§ **About this task**
Quote every line of the data below as it stands, omitting pictures.
[Input material]
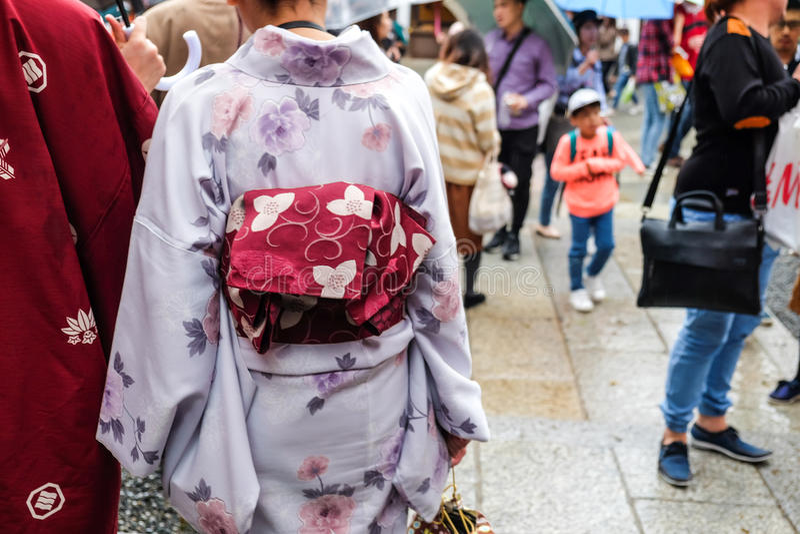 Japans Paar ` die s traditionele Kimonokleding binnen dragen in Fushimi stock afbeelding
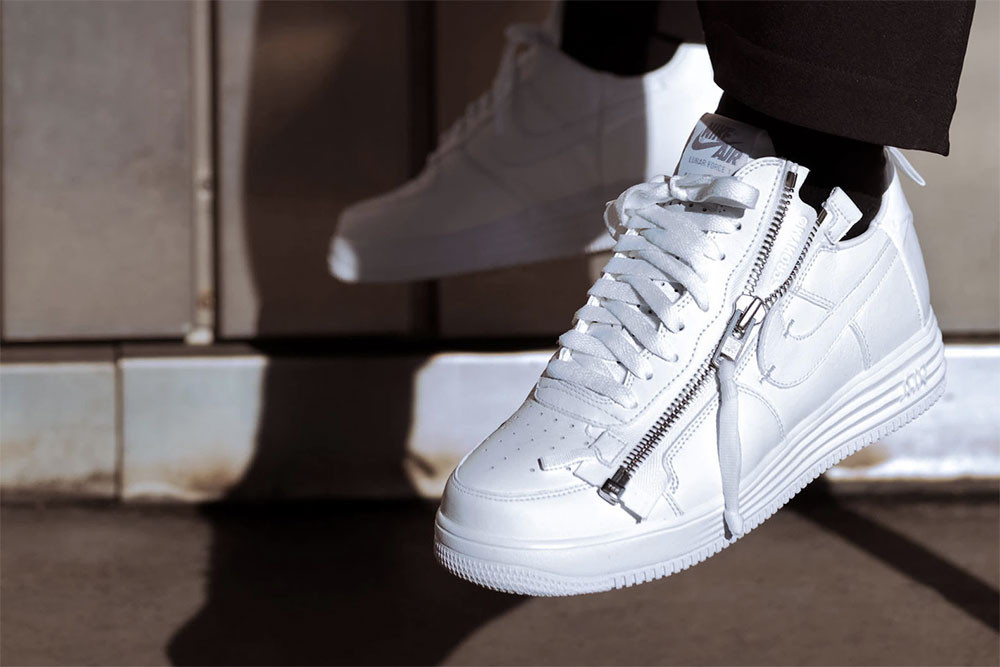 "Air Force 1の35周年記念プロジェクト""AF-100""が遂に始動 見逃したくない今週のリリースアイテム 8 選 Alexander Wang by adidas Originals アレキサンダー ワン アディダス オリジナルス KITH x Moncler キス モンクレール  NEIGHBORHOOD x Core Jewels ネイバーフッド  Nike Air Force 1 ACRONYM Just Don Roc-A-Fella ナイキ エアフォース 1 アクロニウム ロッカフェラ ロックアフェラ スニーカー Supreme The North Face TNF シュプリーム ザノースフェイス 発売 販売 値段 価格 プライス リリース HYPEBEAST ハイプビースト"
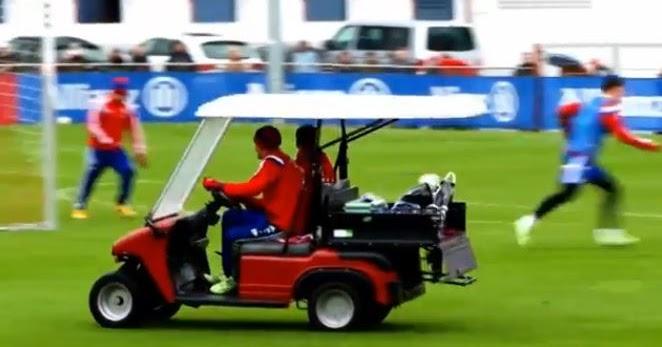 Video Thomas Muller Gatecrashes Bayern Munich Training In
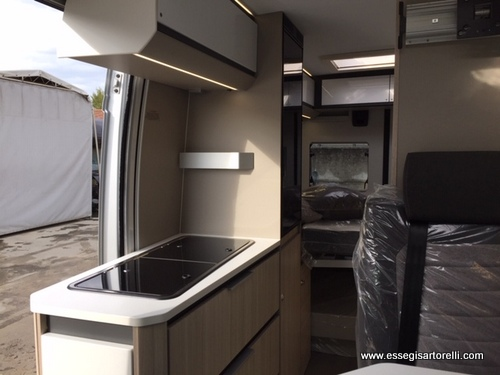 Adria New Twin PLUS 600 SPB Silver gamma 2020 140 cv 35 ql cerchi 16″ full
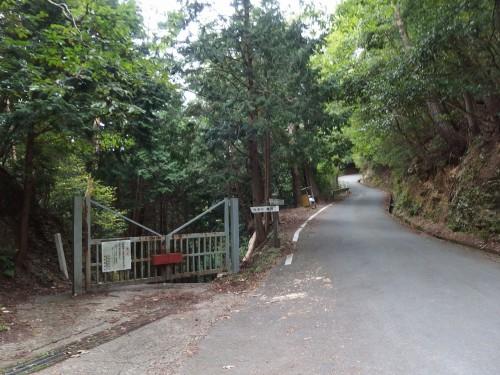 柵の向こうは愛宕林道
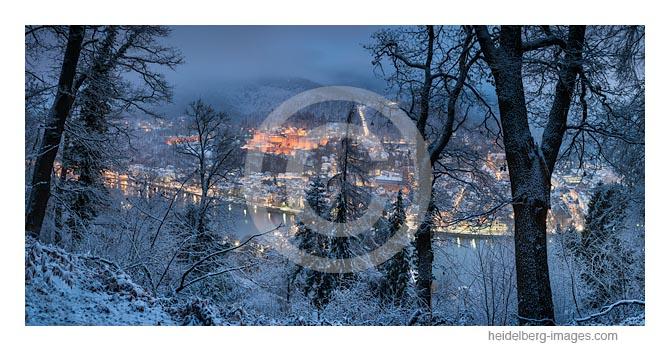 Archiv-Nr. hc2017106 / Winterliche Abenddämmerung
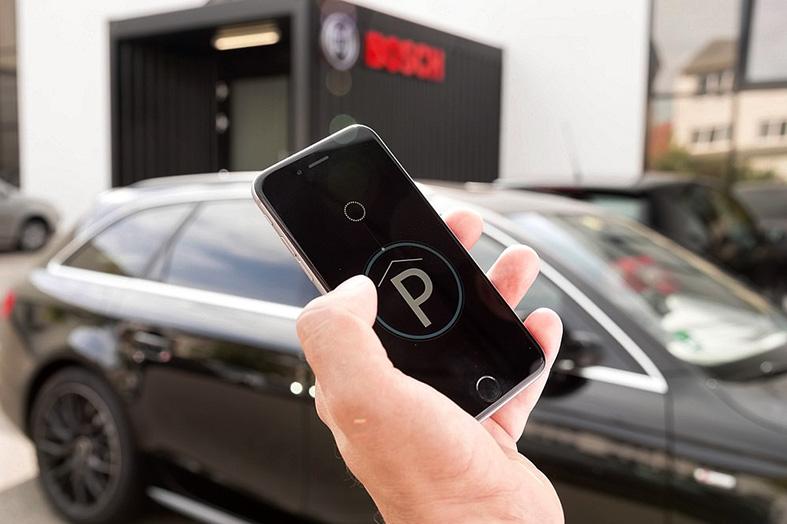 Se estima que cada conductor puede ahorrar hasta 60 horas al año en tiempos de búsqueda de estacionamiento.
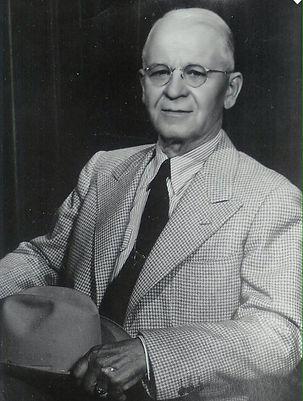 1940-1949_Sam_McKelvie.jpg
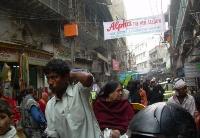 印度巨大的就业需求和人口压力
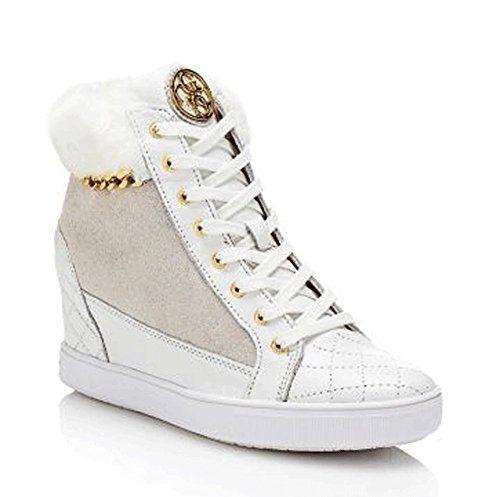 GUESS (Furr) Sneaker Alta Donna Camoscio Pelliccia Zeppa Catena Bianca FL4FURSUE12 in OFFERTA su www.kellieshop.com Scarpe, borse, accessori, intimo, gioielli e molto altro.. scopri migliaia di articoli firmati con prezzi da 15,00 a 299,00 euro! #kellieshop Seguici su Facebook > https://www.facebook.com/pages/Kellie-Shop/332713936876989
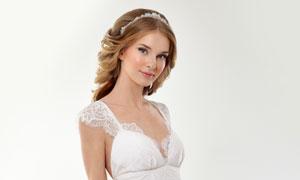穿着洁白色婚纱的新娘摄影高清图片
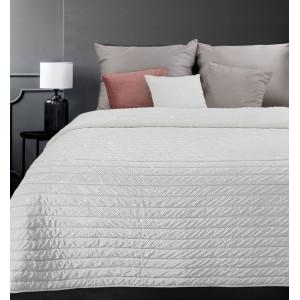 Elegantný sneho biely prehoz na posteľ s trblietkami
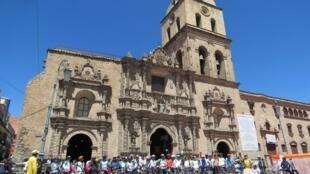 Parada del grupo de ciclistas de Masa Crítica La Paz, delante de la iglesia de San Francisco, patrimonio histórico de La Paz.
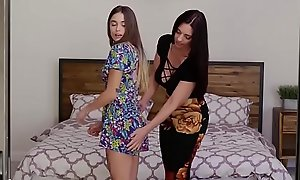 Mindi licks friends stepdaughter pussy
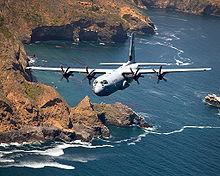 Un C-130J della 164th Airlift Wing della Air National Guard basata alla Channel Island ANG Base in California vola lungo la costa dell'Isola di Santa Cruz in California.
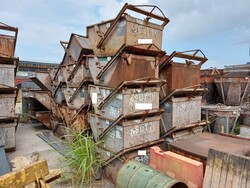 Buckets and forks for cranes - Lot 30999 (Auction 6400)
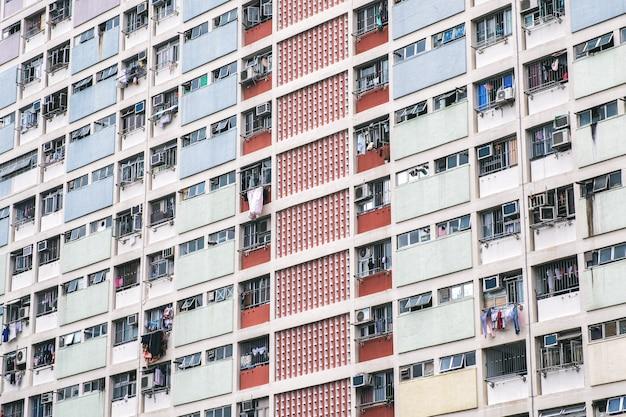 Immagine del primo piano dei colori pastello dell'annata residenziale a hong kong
[/Input material]
§ **Answer to this task**
 Japans Paar ` die s traditionele Kimonokleding binnen dragen in Fushimi stock afbeelding
 "Air Force 1の35周年記念プロジェクト""AF-100""が遂に始動 見逃したくない今週のリリースアイテム 8 選 Alexander Wang by adidas Originals アレキサンダー ワン アディダス オリジナルス KITH x Moncler キス モンクレール  NEIGHBORHOOD x Core Jewels ネイバーフッド  Nike Air Force 1 ACRONYM Just Don Roc-A-Fella ナイキ エアフォース 1 アクロニウム ロッカフェラ ロックアフェラ スニーカー Supreme The North Face TNF シュプリーム ザノースフェイス 発売 販売 値段 価格 プライス リリース HYPEBEAST ハイプビースト"
 Video Thomas Muller Gatecrashes Bayern Munich Training In
 Adria New Twin PLUS 600 SPB Silver gamma 2020 140 cv 35 ql cerchi 16″ full
 柵の向こうは愛宕林道
 Archiv-Nr. hc2017106 / Winterliche Abenddämmerung
 Se estima que cada conductor puede ahorrar hasta 60 horas al año en tiempos de búsqueda de estacionamiento.
 1940-1949_Sam_McKelvie.jpg
 印度巨大的就业需求和人口压力
 GUESS (Furr) Sneaker Alta Donna Camoscio Pelliccia Zeppa Catena Bianca FL4FURSUE12 in OFFERTA su www.kellieshop.com Scarpe, borse, accessori, intimo, gioielli e molto altro.. scopri migliaia di articoli firmati con prezzi da 15,00 a 299,00 euro! #kellieshop Seguici su Facebook > https://www.facebook.com/pages/Kellie-Shop/332713936876989
穿着洁白色婚纱的新娘摄影高清图片
 Elegantný sneho biely prehoz na posteľ s trblietkami
 Parada del grupo de ciclistas de Masa Crítica La Paz, delante de la iglesia de San Francisco, patrimonio histórico de La Paz.
 Mindi licks friends stepdaughter pussy
 Un C-130J della 164th Airlift Wing della Air National Guard basata alla Channel Island ANG Base in California vola lungo la costa dell'Isola di Santa Cruz in California.
 Buckets and forks for cranes - Lot 30999 (Auction 6400)
 Immagine del primo piano dei colori pastello dell'annata residenziale a hong kong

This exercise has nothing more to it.